> _What to work on_
In the entries below, count every line with the string "site". State the count and nothing else.

(Stored items)
==============================

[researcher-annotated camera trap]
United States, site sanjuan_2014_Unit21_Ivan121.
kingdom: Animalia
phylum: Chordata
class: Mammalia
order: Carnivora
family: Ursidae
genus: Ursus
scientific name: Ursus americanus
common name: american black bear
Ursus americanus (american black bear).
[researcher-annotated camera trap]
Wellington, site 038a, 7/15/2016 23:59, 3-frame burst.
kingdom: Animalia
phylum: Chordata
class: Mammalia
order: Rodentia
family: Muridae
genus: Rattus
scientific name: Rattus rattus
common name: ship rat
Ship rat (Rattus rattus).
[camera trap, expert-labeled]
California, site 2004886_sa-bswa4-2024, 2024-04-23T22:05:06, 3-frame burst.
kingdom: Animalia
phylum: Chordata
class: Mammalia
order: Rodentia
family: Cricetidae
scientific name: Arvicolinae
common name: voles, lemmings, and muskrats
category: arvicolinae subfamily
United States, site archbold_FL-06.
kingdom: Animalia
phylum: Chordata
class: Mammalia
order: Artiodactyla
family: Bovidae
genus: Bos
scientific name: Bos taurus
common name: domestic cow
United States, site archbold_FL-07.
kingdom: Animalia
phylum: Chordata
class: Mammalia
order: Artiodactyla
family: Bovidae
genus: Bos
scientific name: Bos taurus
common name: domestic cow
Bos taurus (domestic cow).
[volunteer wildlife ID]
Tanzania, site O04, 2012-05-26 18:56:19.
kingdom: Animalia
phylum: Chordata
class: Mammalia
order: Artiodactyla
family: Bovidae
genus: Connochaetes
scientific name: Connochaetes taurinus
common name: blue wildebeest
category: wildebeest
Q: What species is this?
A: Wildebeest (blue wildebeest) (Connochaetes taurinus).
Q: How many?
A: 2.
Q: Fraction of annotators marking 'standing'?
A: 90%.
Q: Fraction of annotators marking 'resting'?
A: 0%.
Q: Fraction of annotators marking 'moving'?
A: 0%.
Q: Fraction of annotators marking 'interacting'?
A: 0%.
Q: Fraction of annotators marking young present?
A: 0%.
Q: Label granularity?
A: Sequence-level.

==============================

> _Expected output_
6